Des réserves déficitaires
Il suffit de se déplacer à quelques dizaines de kilomètres au sud de Coucouron pour constater que le manque d’eau est loin d’être un problème circonscrit à une seule communauté.
De grandes bandes de sable empiètent sur le réservoir du barrage de Naussac. Lors de notre passage, ce bassin n'était rempli qu’à un peu plus du tiers de sa capacité, une proportion qui a légèrement augmenté depuis.
Ce barrage, qui alimente la rivière de l’Allier et contribue également à alimenter la Loire, subit également les conséquences de la faiblesse des précipitations hivernales.
Selon Météo France, l’hiver qui vient de se terminer a été relativement doux, avec des températures supérieures à la moyenne de 0,8 degrés Celsius. Mais la saison a surtout été très sèche. Sur l’ensemble du territoire, l'organisme public a noté des précipitations déficitaires d’environ 25 %.
Cet hiver est ainsi en France la cinquième saison consécutive marquée par un déficit de précipitations et des températures plus élevées que la normale
, ajoute Météo France.
Conséquence : le niveau des nappes phréatiques est nettement inférieur à celui de l’année dernière dans plusieurs régions du pays.
Municipalités et agriculteurs doivent s’ajuster
C’est justement l’assèchement des nappes phréatiques qui cause de grandes difficultés aux résidents de certaines municipalités.
Le phénomène n’est pas limité qu’à Coucouron. À 100 kilomètres plus au nord, dans le département du Puy-de-Dôme, la commune d’Arlanc a elle aussi été frappée de plein fouet par la sécheresse hivernale.

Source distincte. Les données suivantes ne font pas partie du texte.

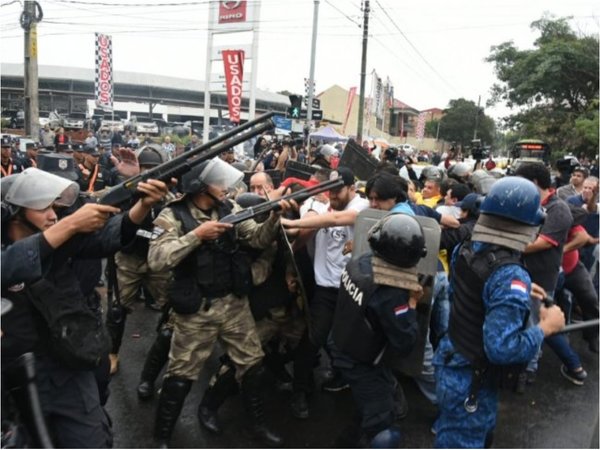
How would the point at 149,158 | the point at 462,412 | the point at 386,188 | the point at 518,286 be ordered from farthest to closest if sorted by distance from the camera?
the point at 149,158 < the point at 386,188 < the point at 462,412 < the point at 518,286

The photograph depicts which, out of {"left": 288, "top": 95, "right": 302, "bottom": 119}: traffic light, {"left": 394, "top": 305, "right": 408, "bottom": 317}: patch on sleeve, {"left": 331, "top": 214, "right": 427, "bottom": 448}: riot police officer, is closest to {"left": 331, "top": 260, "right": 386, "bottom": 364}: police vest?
{"left": 331, "top": 214, "right": 427, "bottom": 448}: riot police officer

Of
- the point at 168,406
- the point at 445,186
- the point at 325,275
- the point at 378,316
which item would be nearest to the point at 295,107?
the point at 445,186

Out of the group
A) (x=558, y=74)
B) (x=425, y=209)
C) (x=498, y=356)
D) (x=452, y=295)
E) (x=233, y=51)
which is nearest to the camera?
(x=498, y=356)

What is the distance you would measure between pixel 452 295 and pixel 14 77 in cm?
5792

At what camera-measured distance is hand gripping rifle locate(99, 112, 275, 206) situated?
2.45 metres

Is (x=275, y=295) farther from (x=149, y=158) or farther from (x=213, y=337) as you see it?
(x=149, y=158)

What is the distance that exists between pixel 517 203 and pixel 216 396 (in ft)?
7.99

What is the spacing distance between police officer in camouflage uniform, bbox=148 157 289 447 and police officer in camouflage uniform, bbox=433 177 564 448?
1252 mm

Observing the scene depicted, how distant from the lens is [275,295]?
12.6ft

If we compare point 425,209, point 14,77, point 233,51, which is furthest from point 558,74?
point 14,77

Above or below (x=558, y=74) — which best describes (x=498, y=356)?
below

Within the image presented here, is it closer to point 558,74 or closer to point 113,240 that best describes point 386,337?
point 113,240

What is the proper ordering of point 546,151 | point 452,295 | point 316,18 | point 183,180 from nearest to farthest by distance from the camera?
point 452,295
point 183,180
point 316,18
point 546,151

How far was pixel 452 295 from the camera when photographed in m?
2.62
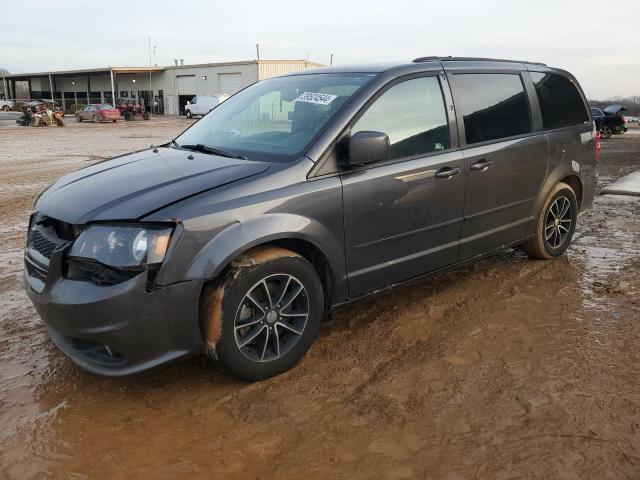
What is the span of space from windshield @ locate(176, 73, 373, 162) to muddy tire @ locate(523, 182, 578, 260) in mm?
2276

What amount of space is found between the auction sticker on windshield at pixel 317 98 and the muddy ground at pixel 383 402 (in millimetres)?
1546

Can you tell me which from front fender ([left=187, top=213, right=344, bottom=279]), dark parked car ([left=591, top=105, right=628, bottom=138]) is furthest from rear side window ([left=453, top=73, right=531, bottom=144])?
dark parked car ([left=591, top=105, right=628, bottom=138])

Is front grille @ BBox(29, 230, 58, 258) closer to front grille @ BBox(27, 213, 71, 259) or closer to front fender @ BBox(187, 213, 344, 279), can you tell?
front grille @ BBox(27, 213, 71, 259)

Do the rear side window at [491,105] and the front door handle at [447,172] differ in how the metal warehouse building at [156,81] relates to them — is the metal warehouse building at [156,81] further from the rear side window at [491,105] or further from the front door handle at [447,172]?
the front door handle at [447,172]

Le réservoir de la ville s’étant vidé, une partie de la population a vu son accès à l’eau potable coupé pendant une dizaine de jours en février. Comme à Coucouron, Arlanc dû être alimentée par camion-citerne.
« Je n'ai jamais connu ça. On a connu ça sur les périodes d'étiage, c'est-à-dire fin août, septembre, voire début octobre, mais jamais en février on n'a vu une telle situation. »
Dans la fontaine publique à côté de nous, l'eau ne coule pas, et son bassin est à sec. C'est voulu : La collectivité se doit aussi de montrer l'exemple
, précise le maire, Jean Savinel.
Bien que le réservoir municipal soit de nouveau rempli, la région est sous le coup de restrictions liées à l'utilisation de l’eau depuis le début du mois de mars.
Pendant deux mois, les résidents de la commune ne peuvent pas utiliser d’eau potable pour arroser leur jardin ou leur potager, laver leur véhicules ou remplir leur piscine.
Habituellement, les printemps sont assez humides, mais là, on ne sait pas. C'est l'incertitude et c'est pour ça qu'il fallait qu'on prenne des mesures assez rapides pour pouvoir faire face à des situations comme ça
, explique Jean Savinel.
À la mi-mars, une quinzaine des 96 départements qui composent la France métropolitaine étaient placés en état d’alerte à cause de la sécheresse. Des restrictions liées à l’utilisation de l’eau ont été décrétées pour une partie de leur territoire.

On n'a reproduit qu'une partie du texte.